Tuesday, May 3, 2011

Earthbound

I'm not usually one to obsess on movie trailers. Oh sure, I love watching them before a movie and even on DVD, but I will rarely wait with bated breath for the latest trailer to be released for any given movie. It's the reason I rarely discuss them on here; by the time I usually get around to seeing them there's not much to be said. Occasionally a trailer comes along that is so superbly put together or so exciting that I can't not mention it, but I more or less abstain from trailer talk here at the blog.

I did, however, catch the trailer for Mike Cahill's upcoming debut flick Another Earth and found some interesting things to note. Firstly, let's take a look:


Basically, watching this made me a little sad because a very, very similar idea had been percolating around my mind for a couple of years now and while some of the details are quite different, there's no way I could ever hope to develop my idea into anything now lest I be called a "rip-off". Still, at least the movie looks good! I'd be majorly miffed if the movie used an idea I had and yet turned out to be dud.

Secondly, Quickflix says it reminds them of Andrei Tarkovski's Solaris and that it looks like a kin to Lars von Trier's upcoming Melancholia. And while I agree with both of these statements, the movie it reminds me of most is actually Gareth Edwards' Monsters.

It's as if there's this burgeoning "lo-fi-sci-fi" subgenre that includes Monsters, Another Earth, Melancholia (from the looks of it) and even Never Let Me Go. Rolf de Heer's Epsilon (aka Alien Visitor) from back in in 1997 would also easily fit into the category. They are more or less straight forward dramas (curiously, focusing on two or three prime characters) that are predominantly not about the science fiction aspects of their plots.
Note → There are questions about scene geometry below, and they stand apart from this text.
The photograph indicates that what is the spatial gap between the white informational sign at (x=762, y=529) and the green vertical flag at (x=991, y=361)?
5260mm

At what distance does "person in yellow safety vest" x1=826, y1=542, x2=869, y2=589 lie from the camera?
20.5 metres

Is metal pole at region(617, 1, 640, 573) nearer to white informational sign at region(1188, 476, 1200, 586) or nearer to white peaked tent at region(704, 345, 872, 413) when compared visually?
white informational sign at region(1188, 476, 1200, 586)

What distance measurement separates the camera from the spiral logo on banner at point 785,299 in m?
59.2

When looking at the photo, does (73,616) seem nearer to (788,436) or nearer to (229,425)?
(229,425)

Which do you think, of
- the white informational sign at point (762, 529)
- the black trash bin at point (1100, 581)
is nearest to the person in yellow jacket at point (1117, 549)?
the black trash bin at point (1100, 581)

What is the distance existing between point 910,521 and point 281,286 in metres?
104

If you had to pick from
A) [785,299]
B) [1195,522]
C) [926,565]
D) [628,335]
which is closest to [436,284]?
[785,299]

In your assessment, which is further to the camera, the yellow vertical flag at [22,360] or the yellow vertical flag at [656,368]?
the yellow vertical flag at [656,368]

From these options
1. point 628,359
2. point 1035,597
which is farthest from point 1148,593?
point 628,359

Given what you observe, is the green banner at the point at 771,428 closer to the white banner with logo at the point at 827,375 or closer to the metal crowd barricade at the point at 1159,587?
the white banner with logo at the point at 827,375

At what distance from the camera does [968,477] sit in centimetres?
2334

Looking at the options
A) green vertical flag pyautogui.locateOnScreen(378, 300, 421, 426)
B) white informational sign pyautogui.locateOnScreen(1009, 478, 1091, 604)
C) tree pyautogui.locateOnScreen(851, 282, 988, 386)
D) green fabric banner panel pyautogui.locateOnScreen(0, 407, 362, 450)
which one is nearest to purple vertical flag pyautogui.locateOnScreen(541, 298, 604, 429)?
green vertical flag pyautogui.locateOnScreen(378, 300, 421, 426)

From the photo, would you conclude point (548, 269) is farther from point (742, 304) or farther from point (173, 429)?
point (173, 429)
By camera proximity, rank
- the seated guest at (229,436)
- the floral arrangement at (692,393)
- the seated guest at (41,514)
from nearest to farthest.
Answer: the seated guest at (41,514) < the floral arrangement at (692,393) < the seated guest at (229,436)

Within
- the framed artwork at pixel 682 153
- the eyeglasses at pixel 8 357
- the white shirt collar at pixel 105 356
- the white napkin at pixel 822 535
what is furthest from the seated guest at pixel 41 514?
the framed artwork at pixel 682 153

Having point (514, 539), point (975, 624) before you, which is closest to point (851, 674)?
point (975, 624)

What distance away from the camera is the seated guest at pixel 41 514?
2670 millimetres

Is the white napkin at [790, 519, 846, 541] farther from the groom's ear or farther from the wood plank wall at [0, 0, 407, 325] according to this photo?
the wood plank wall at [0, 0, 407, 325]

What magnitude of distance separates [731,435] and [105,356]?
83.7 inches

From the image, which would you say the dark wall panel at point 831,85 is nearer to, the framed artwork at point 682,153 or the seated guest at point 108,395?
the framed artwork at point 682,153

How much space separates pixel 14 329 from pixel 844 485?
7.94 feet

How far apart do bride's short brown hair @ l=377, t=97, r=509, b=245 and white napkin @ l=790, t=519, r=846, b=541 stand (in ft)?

People dealing with human issues in the midst of something (alien invasion, medical organ harvesting, giant planets, etc) far greater than them. On a larger scale you have films like Contact, Deep Impact and (ahem) The Happening, but their bigger budgets require more common resolutions and prerequisite action set-pieces to appease multiplex audiences. They're like the lo-fi-sci-fi's wealthy uncles.


As you may remember, I hailed Monsters as the best film I had seen in the last five years so, naturally, any film that feels akin to that will garner my immediate interest. Are films like Monsters and Another Earth just excuses for their respective directors to show off what they can do? Perhaps. Gareth Edwards is now making a Godzilla movie, so... well, that's disappointing. But, even if it is the case, I like how science fiction is becoming more popular with less mainstream filmmakers (most likely due to the decreasing costs of the software needed to make them). It's like how many directors used low budget horror movies as their stepping stone into "the business", it's now becoming more common to use minuscule funds to create a work of science fiction. And, hey, that's a-okay by me. We need a counterpoint to works like Battle: Los Angeles.

Lastly, the trailer for Another Earth uses Cinematic Orchestra's "To Build a Home". A wonderful song that, coincidentally, reminds me The Tree, another of another of my absolute favourite films from 2010. Time will tell whether Another Earth manages to emerge out of the massive shadow that Monsters cast.